Brief 1:
Answer these questions about the chicken soup post:
(a) Which part of the chicken always went to the writer's mother?
(b) Which organ did the writer come to prefer?
(c) How many years has the writer lived in this country?
Brief 2: Write the next part of the chicken soup post, starting right after its last sentence.

Source passage:
-=-=-

Chicken Soup for the Soul (but don’t throw away the head….or the feet)
This post is not for the squeamish or the narrow-minded:
Still reading? Ok:
Chickens are cute for about two days after they’re born. Then they start becoming these gnarly little monsters with red flaps of wrinkly skin dangling from the sides and top of their stupid tiny heads. That’s why we must pay homage to the first human who (one would have to assume, in the midst of a hallucinogenic trip) decided to take one of these winged monsters and combine it with some boiling hot water, a smidgen of salt, cilantro and oregano, a couple of potatoes and green plantains, and gave mankind the wondrous invention that is sancocho. Yum.
But you know who really loves chickens? My mother. She loves them so much indeed (was it love or economics?), that when we were growing up, she would regularly purchase a bag of “menudencias”, the discarded parts of the chicken, and make with them various chicken-infused forms of soup. Us kids would get our respective portions of chicken feet, gizzards, and other unrecognizable organs (though I became proficient at identifying, and came to prefer, the liver). But the main prize always went to my mother: the chicken’s head. I can picture my mother turning that lifeless, featherless skull between her index and thumb as she tried, with closed eyes and a look that combined delight and concentration, to consume as much as she could of the birds facial muscles.
Please know that I’m not trying to shock you (or at least, that’s not my only intention). I’m just recording what I think is an important aspect of my upbringing that has gone quite dormant in my adult, American lifestyle, where we believe that a chicken nugget comes from a cute and clean square little muscle on the animal, rather than from a monstrous grinding machine that turns flesh into paste and then cubes. Yum again.
So as my American boys grow up, it’s important to me to instill in them a similarly realistic (albeit crude) understanding and appreciation of where food comes from. And it’s also important to me that they don’t become picky, squeamish, or wasteful. My culture and my economic situation growing up were hugely valuable in that regard.
No, I don’t plan to reincorporate chicken feet and heads in our daily menu (maybe only on holidays?). But there are other, less drastic tactics that are beginning to stick:
– Eating the skin of the mango. In my fifteen years in this country, I’ve seen mangos go from being a rarity (at least in Minnesota), to being almost a staple available in most grocery stores. But it still amuses me to see the look on the faces of my American friends when they see me take voracious bites out of a slice of mango without taking the skin off. “Isn’t it really chewy?” they ask, and I say: “Yes, aren’t those Cheetos really messy?”. What kind of a question is that? But the beauty of getting your kids to do stuff when they’re young and before they get corrupted by the mainstream, is that I can serve my boys big fat slices of mango with the skin on and they don’t know any better so they eat the whole damn thing with gusto and in the process, consume like 900,000 grams of extra fiber and vitamins without complaining or giving me attitude.

-=-=-

Source material:
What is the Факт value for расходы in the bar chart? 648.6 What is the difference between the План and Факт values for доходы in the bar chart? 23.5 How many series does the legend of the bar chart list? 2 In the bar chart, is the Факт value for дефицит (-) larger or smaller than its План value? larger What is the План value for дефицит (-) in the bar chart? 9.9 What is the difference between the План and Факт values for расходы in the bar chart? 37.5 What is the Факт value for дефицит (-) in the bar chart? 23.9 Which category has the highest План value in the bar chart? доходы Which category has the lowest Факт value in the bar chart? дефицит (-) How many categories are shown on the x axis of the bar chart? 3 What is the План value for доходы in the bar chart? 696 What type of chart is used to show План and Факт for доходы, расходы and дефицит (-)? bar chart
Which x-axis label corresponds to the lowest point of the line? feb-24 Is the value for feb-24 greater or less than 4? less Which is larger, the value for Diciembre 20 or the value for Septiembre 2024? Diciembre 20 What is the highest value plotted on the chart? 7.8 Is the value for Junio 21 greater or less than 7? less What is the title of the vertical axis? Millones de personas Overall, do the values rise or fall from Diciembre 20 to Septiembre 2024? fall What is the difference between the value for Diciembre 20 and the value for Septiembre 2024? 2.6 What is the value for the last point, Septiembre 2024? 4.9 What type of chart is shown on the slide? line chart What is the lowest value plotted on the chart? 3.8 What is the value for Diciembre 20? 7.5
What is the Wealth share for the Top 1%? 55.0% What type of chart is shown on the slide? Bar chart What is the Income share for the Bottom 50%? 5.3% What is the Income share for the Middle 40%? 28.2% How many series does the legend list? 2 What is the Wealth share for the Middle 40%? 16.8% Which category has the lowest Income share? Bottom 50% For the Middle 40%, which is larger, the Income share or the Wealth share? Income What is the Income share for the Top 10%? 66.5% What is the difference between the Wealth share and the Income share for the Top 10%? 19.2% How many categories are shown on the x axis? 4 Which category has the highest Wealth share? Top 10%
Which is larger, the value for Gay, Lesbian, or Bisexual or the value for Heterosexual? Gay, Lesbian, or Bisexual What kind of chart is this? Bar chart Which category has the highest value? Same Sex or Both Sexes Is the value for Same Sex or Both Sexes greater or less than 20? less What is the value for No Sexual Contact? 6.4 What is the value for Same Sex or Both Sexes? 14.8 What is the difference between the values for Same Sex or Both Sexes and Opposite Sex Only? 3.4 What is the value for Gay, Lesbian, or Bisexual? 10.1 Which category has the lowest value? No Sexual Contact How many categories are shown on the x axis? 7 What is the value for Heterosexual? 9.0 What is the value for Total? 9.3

-=-=-

Final answer 1:
(a) The chicken's head.
(b) The liver.
(c) Fifteen years.

Final answer 2:
– Eating really ripe bananas: This is one where even my amazingly intelligent and open minded wife struggles. Ripe bananas are the bomb! There is nothing like a nice, brown-spotted cavendish that you start to peel and the peels start falling appart they’re so thin and fragile. If you find a banana that’s almost totally brown on the outside but still beige and firm on the inside, you have reached Nirvana. No, banana bread is not its only possible use. My boys understand this. They will sit down to that banana and a glass of milk before the enemy swoops in and tries to turn it into some fattening banana bread or my name is not Ruben Gonzalez.
I could go on all night (i.e. until I fall asleep in 7 minutes).
I will leave you with one that I’m still mustering the courage to lobby for with my wife: orange peel wars. Here’s a male bonding activity that comes as close to recycling and composting as you could get without making a boy call you names and run for the hills. After you’re done eating an orange or a tangerine, grab the peels and chase your friends around to try to squeeze small pieces of the peels so the juice squirts into your friend’s eyes. It stings like a motherf****r, but you prove your manliness and you can take alternating turns laughing and crying. And the old wives tale was that the juice was actually beneficial to your vision (tell that to the Costco Eye Clinic clerk who last rang me up for $250.00).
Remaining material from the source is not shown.